**TASKS TO COMPLETE**
a. In the article on the PGA Tour's new app and website, what is Eric Hanson's title?
b. Write the next few paragraphs of the article on the PGA Tour's betting-friendly app and website, picking up right after Hanson's final quote.
***** DOCUMENT EXCERPT
Launching a new PGA Tour website and app with betting-friendly features is just one of the latest moves by professional sports organizations to strengthen ties with bookmakers.

The golf-loving users of online sports betting sites may have a friend in the PGA Tour.

Indeed, the new app and website the professional-golf organization began rolling out last week will have several gambling-friendly features for the legal sports betting community, including a way to smoothly transition from checking scores to placing wagers.

Asked what there will be for people who like to bet on golf, the PGA Tour’s vice president of product development, Eric Hanson, framed the efforts so far as a “research and development exercise” of sorts.

One early finding of that exercise is the desire for continuity. The tour has been hearing from bettors and fantasy players that they’d like their apps to work in sync, making it easier to see how wagers and lineups are faring using the tour’s digital platforms.

“Because a lot of fans want the in-depth shot tracking and the in-depth play-by-play that we provide with the PGA Tour app,” Hanson said in a recent interview with Covers. “And they really want it to be kind of a sleek, seamless connection between the two platforms. So that’s our goal.”
**********
***** INFORMATION PROVIDED
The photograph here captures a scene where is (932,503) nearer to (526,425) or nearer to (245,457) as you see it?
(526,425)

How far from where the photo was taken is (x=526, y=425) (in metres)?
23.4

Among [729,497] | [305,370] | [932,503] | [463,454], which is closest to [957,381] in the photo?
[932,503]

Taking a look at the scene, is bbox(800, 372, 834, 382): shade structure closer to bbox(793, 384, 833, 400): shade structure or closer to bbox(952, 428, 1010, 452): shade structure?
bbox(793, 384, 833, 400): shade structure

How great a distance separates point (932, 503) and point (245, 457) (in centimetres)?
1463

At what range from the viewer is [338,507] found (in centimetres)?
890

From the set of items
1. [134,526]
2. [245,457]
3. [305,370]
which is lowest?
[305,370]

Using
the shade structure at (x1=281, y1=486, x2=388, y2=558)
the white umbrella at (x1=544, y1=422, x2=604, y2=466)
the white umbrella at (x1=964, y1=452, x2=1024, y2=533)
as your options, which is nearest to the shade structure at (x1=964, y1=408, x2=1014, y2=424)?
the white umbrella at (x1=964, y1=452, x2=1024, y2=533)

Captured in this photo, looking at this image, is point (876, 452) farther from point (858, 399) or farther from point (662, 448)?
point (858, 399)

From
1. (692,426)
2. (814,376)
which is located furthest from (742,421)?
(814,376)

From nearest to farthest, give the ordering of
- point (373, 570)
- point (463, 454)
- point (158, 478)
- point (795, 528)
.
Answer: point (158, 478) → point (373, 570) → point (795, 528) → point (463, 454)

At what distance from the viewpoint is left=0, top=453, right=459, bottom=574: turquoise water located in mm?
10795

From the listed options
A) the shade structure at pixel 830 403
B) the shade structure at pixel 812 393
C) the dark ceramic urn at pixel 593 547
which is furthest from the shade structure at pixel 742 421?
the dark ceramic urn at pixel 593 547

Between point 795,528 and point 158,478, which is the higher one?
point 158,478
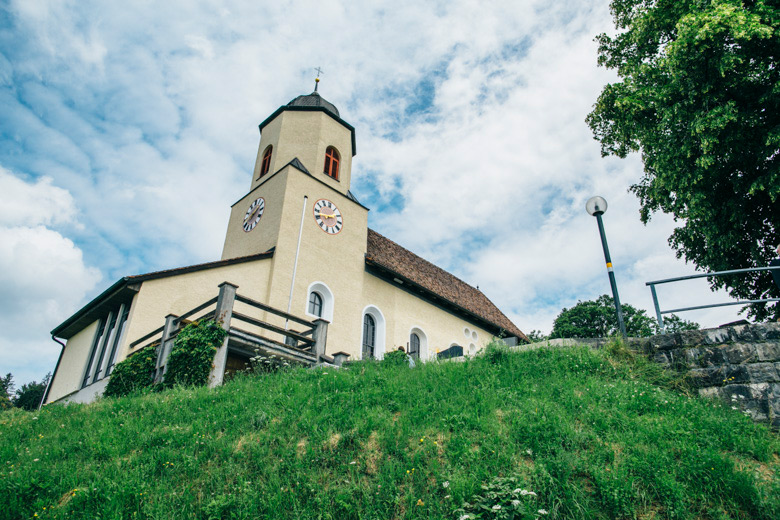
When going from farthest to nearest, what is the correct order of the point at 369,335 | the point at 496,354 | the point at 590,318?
the point at 590,318
the point at 369,335
the point at 496,354

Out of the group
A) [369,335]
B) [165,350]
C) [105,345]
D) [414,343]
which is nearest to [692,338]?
[165,350]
**********
**RESPONSES TO THE EXERCISE**
a. Eric Hanson is the PGA Tour's vice president of product development.

b.
The work to smoothly bridge that gap between betting apps and the tour’s platforms is underway.

Nevertheless, there will be opportunities to go in the other direction. Namely, the new PGA Tour app and website will present users with live odds during an event (which will happen by default on the website), showing what the books are currently offering for any given golfer to win.

Users in legal betting states can click on those odds and will then be taken to either bet365 or BetMGM, depending on where they live. Once there, they can place a wager.

“There’s a big overlap in a fan who’s heavy into daily fantasy or gambling with a fan who’s just really hyper-interested in the PGA Tour,” Hanson said.

Everybody’s doing it

The betting-focused moves by the PGA Tour are just the latest steps taken by a professional sports organization to strengthen ties with the sports-wagering industry.

While leagues once opposed the spread of legal sports betting, fearing it would undermine the integrity of events, those same leagues are now attracting eyeballs and raking in sponsorship dollars because of deals with sportsbook operators.

Several such deals have been struck with the PGA Tour as well, including with bet365 and BetMGM. BetMGM, for instance, was named in December 2021 as the exclusive odds provider for the leaderboard and player pages on the tour’s website.

“The PGA TOUR has been a fantastic partner and we look forward to continuing our relationship,” BetMGM Chief Revenue Officer Matt Prevost said in a press release at the time. “In the last year we’ve seen an increase in our players betting on golf and are excited to now be the exclusive odds provider for PGATOUR.COM.”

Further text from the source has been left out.